Il fustigeait alors les oppositions stériles, affirmait fréquenter la droite comme la gauche et vouloir travailler avec l’une comme avec l’autre. J’avais précédemment souvent évoqué avec des journalistes comme avec des collègues députés, l’intérêt d’une grande coalition à l’allemande pour pouvoir concrétiser des avancées difficiles, obtenir une majorité pour des projets sortant des sentiers battus.. Je savais que Hollande y avait songé mais avait rétrogradé devant l’inadéquation de nos institutions –et de nos habitudes de controverses- à cette perspective.

C’est dans cette réflexion que j’ai été tentée par le projet que Macron esquissait, d’ailleurs plus avec des paroles que des exemples. Je pensais alors qu’il restait dans la généralité du vocabulaire pour faire monter l’idée en évitant de brutaliser les appareils politiques. Il rentrerait plus tard dans les propositions.

J’y ai cru, avec quelques-uns et surtout quelques-unes de mes plus proches à l’Assemblée.
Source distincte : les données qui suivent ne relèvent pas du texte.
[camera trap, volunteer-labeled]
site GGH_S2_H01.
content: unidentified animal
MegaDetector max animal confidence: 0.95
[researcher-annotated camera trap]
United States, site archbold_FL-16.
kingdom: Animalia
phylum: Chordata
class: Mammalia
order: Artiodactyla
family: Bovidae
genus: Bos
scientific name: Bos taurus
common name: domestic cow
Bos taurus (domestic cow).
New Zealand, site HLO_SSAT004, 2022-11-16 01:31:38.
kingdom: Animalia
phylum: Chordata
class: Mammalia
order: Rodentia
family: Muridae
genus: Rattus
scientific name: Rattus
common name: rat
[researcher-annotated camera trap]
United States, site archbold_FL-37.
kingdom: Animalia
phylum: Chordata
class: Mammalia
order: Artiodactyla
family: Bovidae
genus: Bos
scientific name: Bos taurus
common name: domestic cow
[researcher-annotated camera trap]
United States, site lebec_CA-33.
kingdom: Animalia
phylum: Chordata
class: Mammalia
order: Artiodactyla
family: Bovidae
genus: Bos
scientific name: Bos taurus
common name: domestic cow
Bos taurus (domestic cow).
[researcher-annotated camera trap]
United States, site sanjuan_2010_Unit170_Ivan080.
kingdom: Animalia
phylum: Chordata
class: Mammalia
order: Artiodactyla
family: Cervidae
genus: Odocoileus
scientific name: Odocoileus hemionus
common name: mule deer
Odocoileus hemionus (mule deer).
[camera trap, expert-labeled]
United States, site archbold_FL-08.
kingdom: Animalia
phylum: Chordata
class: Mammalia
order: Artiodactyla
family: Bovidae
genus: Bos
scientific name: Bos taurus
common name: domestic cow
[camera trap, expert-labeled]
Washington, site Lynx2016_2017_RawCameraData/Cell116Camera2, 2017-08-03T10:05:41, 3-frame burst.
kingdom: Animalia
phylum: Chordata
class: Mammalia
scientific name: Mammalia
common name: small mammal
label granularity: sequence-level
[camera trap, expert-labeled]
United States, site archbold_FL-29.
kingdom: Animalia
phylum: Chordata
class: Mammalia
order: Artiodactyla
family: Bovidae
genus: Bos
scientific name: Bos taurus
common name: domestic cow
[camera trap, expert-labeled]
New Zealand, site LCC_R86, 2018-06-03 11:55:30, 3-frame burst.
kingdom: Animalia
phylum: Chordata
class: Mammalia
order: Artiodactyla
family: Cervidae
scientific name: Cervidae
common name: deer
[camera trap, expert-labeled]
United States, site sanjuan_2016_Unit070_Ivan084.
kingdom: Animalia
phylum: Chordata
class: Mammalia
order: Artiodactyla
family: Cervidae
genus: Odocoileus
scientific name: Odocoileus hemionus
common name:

Je n’avais alors par de barrière envers les macronistes puisque je pensais que chacun pourrait rejoindre les idées en conservant son étiquette et même en l’affirmant.

Doucement, insidieusement, cette possibilité s’est diluée jusqu’à devenir impossible, à la faveur de l’incroyable casting qu’il a lancé en vue des législatives. Il ne s’agissait plus alors de montrer de l’intérêt, de contribuer par des notes techniques, il fallait envoyer une fiche de poste avec photo (à la suite de quelques légitimes critiques la photo ne fut plus, pas après un temps obligatoire, pour concourir, mais sans doute le demeura-t-elle pour avoir le job).

J’ai pour ma part, et je ne le regrette que parce que cela a été totalement inutile, envoyé à la suggestion de Gérard Collomb, une note sur la transitition démographique et les « affranchis de l’âge ». « Les affranchis » étaient le thème d’un des grands discours du futur candidat, qu’il abandonna d’ailleurs rapidement, quelque conseiller en communication l’en ayant sans doute dissuadé. Je ne reçus ni réaction, ni réponse et la suite a montré que le sujet de l’âge était un sujet résolument absent des perspectives programmatiques, puis gouvernementales du futur Président.

Je n’ai ni concouru, ni demandé quoi que ce soit. Je n’aurais pu le faire que si chacun avait pu conserver son identité et son étiquette, particulièrement s’il avait été précédemment élu sous cette étiquette, et pour défendre les idées qui y correspondaient. La grande coalition à l’allemande contraint les députés à ne pas déroger à ce qui a été signé, après des semaines de dialogue entre les partis contractants. Le texte final du contrat de coalition correspond à un texte de plusieurs centaines de pages.

LREM est devenu un parti si largement majoritaire à l’Assemblée qu’on peut l’appeler un parti unique ; ses statuts ont été votés par 30% des membres déclarés (180 000). La grande majorité de ses élus sont des nouveaux venus, peu en capacité au moins dans les premiers mois de contrer ou d’amender un seul mot des projets de loi du gouvernement, et plus gravement encore, n’en ayant pas le souhait, tout réjouis qu’ils sont d’assumer un mandat qui demandaient à tant d’autres des années d’engagement local et, pour beaucoup, de culture politique.

Je suis mal à l’aise, fondamentalement mal à l’aise, de cette évolution : d’un rapprochement de partis (ou de portions de partis) sur des projets définis, on en est venu à un parti unique, monocolore, souscrivant sans réserve ni modification à UN projet, rédigé à grands traits pour une campagne électorale. Bien sûr je souhaite la réussite de Macron, j’espère (encore) en sa capacité de rassembler au lieu de dégager et in fine de diviser , car je souhaite la réussite de la France. Mais quelque part, je crains que le contrat de mariage avec le pays, n’ait été quelque peu faussé au départ.